On both sides, there seems to be growing war weariness and a recognition that peace talks are the only lasting solution. But a U.S. terrorist designation could blow up those talks before they even come close to the finish line.

“The legal ramifications for engaging with an FTO are significant, and raise concerns about how, then, the Yemen war ends, as negotiations become that much more complicated,” said Katherine Zimmerman, resident fellow at the American Enterprise Institute who studies the region.

“Political leaders who might otherwise split from the al Houthi movement under certain conditions have fewer incentives to do so if they will be blocked from holding formal positions in a future government,” she told The Times. “Even meeting with the al Houthis for talks becomes more difficult because of the material assistance challenge.”

“The practical benefit of the FTO designation is far from obvious,” she said.

Sen. Chris Murphy, a Connecticut Democrat who sits on the Senate Foreign Relations Committee, told Foreign Policy, “The Houthis and their financial supporters are already subject to U.S. sanctions, so the practical impact of the designation would be exclusively to make it more difficult to negotiate with Houthi leaders and to deliver aid to Houthi-controlled areas, where the majority of Yemenis still live.”

But supporters of a Houthi designation argue that the impact stretches far beyond Yemen’s borders and would put additional pressure on Iran, Saudi Arabia’s main regional rival and key backer of the Houthis. Last year, the administration designated the Iran’s Islamic Revolutionary Guard Corps as a terrorist group, a move that preceded a January airstrike in Baghdad that killed the IRGC’s longtime leader, Iranian Gen. Qassem Soleimani.

The U.S. justified the designation by arguing, among other things, that the IRGC was clearly acting as a terrorist organization by encouraging and using proxy forces to carry out attacks against American military personnel stationed in neighboring Iraq.

The Houthis, meanwhile, have their own grim track record. The group, estimated to have tens of thousands of fighters in its ranks, has on multiple occasions kidnapped American citizens. In October, for example, two Americans were released from Houthi custody in exchange for the return of more than 200 Houthi soldiers held prisoner in Oman.

The group’s slogan — “God is great! Death to America! Death to Israel! Curse upon the Jews!

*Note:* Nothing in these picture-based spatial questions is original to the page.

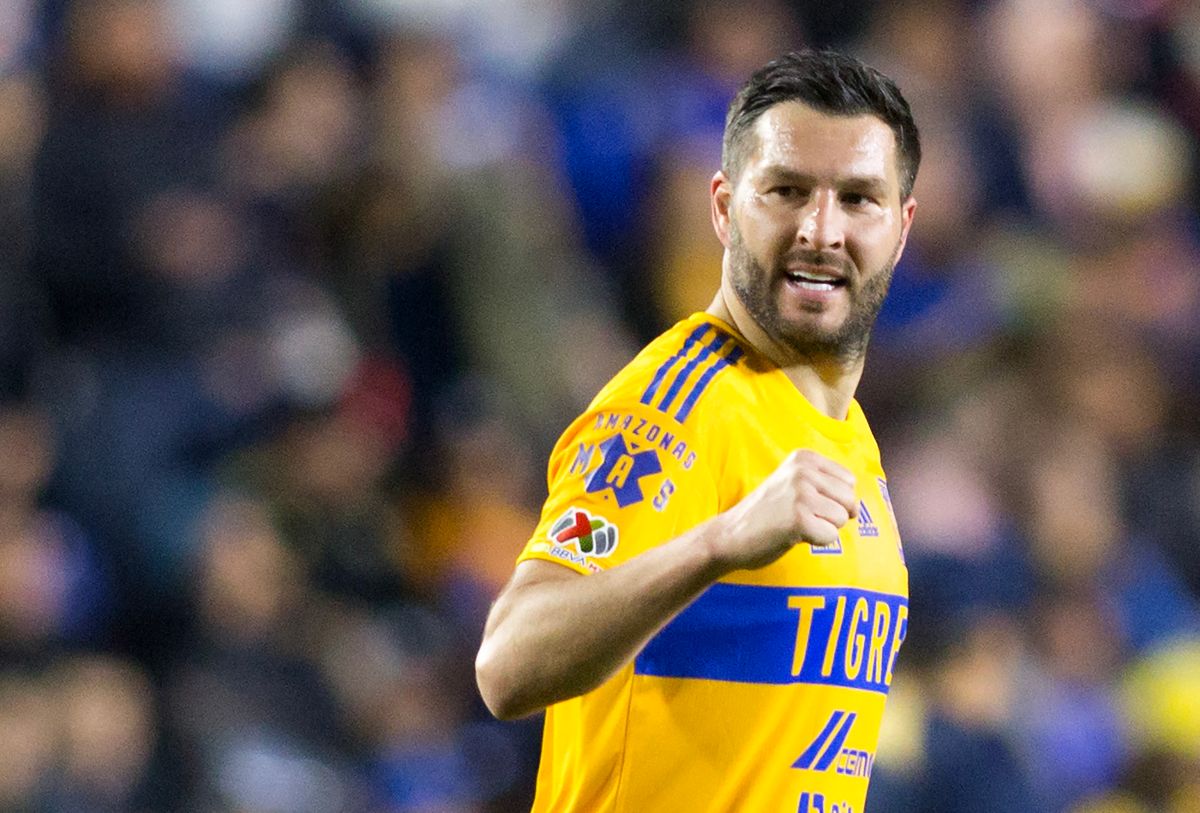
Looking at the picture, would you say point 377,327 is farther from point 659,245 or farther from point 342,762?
point 342,762

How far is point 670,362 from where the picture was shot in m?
3.47

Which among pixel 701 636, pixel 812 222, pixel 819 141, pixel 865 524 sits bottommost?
pixel 701 636

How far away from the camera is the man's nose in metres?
3.54

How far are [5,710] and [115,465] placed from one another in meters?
1.12

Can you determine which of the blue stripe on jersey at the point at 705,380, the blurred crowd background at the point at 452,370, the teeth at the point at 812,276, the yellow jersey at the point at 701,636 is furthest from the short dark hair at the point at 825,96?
the blurred crowd background at the point at 452,370

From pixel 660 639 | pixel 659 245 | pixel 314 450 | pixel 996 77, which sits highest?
pixel 996 77

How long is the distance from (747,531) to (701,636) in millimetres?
539

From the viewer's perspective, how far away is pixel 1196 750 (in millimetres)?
7871

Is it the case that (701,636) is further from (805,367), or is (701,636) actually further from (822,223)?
(822,223)

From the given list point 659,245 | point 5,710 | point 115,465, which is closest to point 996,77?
point 659,245

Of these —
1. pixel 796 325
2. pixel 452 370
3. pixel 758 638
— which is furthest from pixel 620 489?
pixel 452 370

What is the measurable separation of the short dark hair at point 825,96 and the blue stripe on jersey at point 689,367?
0.34 m

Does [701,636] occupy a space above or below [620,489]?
below

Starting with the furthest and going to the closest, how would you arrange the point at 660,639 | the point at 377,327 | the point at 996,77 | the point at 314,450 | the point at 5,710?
1. the point at 996,77
2. the point at 377,327
3. the point at 314,450
4. the point at 5,710
5. the point at 660,639
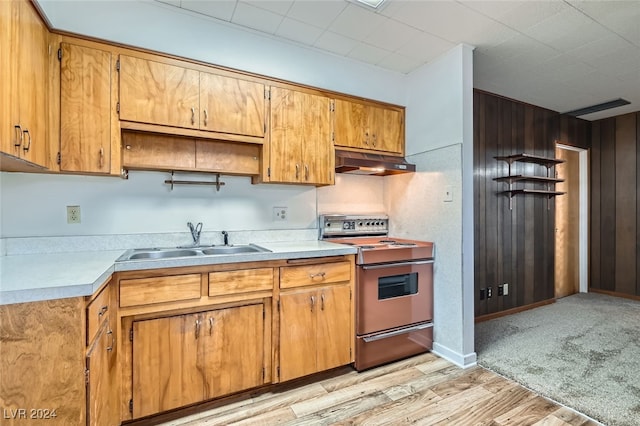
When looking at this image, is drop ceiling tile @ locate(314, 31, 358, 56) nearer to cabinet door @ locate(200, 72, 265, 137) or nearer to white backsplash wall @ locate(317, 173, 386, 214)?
cabinet door @ locate(200, 72, 265, 137)

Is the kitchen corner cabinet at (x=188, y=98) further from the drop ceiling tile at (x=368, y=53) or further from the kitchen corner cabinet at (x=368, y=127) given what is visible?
the drop ceiling tile at (x=368, y=53)

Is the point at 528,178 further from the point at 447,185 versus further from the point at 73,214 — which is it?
the point at 73,214

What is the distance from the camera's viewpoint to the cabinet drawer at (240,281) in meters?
1.84

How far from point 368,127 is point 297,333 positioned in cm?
186

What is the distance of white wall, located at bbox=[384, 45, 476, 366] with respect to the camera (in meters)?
2.44

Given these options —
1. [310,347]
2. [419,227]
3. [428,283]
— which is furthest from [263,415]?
[419,227]

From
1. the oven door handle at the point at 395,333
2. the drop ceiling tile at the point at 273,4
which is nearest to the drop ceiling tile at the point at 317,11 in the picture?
the drop ceiling tile at the point at 273,4

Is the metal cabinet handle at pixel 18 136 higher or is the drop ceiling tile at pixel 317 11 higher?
the drop ceiling tile at pixel 317 11

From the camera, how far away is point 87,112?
184 centimetres

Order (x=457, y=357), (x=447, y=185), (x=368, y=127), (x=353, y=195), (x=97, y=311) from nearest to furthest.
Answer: (x=97, y=311)
(x=457, y=357)
(x=447, y=185)
(x=368, y=127)
(x=353, y=195)

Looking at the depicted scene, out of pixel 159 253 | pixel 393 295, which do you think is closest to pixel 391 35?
pixel 393 295

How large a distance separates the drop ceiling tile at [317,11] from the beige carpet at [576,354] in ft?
9.42

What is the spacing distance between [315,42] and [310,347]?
2356mm

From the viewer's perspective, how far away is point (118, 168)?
1921 mm
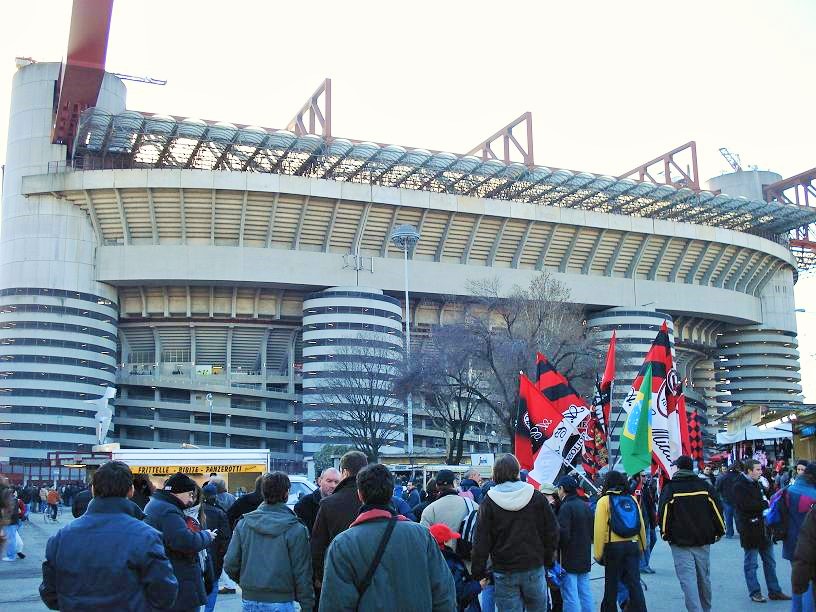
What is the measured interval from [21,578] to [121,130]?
5830 centimetres

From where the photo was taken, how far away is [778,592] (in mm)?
11414

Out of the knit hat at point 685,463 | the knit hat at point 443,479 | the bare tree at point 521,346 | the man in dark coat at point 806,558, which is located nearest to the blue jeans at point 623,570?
the knit hat at point 685,463

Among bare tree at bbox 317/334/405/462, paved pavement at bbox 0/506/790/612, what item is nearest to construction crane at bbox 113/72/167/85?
bare tree at bbox 317/334/405/462

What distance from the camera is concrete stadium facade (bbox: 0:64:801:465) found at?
75.3 meters

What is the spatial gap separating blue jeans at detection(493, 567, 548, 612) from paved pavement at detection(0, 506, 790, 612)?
3.91 metres

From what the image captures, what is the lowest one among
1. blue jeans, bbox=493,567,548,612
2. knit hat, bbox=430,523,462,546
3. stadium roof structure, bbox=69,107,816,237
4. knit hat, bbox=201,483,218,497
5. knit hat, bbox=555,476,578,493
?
blue jeans, bbox=493,567,548,612

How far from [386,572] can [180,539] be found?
2375 millimetres

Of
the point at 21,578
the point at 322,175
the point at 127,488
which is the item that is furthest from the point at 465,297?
the point at 127,488

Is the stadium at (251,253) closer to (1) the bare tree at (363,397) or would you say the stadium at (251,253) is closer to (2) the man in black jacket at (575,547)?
(1) the bare tree at (363,397)

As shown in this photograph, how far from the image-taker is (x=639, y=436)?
1316 cm

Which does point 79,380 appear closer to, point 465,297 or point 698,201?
point 465,297

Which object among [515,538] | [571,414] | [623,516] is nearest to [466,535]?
[515,538]

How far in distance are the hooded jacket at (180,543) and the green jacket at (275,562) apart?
279mm

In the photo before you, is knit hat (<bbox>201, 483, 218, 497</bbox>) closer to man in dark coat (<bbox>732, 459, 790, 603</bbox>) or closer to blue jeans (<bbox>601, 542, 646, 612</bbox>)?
blue jeans (<bbox>601, 542, 646, 612</bbox>)
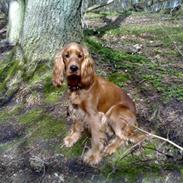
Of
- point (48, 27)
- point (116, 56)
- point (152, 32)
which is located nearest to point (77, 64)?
point (48, 27)

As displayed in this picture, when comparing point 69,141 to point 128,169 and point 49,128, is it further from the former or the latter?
point 128,169

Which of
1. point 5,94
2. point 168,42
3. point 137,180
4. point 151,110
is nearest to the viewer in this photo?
point 137,180

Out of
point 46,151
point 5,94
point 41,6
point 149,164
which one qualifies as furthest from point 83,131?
point 41,6

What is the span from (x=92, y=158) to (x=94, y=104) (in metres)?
0.66

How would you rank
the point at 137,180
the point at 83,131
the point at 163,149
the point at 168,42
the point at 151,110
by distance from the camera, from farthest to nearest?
the point at 168,42 < the point at 151,110 < the point at 83,131 < the point at 163,149 < the point at 137,180

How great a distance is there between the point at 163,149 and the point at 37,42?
9.76ft

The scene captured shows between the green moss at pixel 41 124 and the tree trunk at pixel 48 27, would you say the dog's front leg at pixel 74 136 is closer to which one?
the green moss at pixel 41 124

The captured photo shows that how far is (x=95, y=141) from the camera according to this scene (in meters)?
5.23

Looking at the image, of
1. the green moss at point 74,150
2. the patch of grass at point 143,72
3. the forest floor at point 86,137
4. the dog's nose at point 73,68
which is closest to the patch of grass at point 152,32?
the forest floor at point 86,137

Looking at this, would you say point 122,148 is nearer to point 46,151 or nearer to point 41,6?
point 46,151

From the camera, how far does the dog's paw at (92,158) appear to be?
5.17 m

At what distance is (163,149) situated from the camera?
5281 millimetres

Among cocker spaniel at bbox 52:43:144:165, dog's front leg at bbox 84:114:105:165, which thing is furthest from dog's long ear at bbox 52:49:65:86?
dog's front leg at bbox 84:114:105:165

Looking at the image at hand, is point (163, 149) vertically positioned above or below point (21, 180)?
above
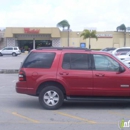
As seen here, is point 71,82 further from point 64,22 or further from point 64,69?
point 64,22

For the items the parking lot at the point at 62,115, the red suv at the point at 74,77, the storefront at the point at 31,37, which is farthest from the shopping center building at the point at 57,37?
the red suv at the point at 74,77

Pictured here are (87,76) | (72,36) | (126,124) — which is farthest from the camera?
(72,36)

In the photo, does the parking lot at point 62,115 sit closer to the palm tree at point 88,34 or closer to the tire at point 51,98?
the tire at point 51,98

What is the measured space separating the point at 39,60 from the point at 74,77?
1.17 metres

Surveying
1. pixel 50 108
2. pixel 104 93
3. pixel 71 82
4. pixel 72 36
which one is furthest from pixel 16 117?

Victory to Islam!” — echoes the calls for death and destruction employed by other terrorist groups across the Middle East and Africa. The organization also routinely employs “virulently anti-Semitic rhetoric,” according to the Counter Extremism Project.

Specialists do not dispute the Houthis violence or its anti-Semitism. But they argue that, in the case of Yemen’s civil war, a terrorist designation will make peace harder to achieve.

“The outcome of that course is it makes it less likely that the resolution of the conflict will reflect our national interests and our preferences to how this is going to work out,” Mr. Feierstein said. “We deal ourselves out of the game by this designation.”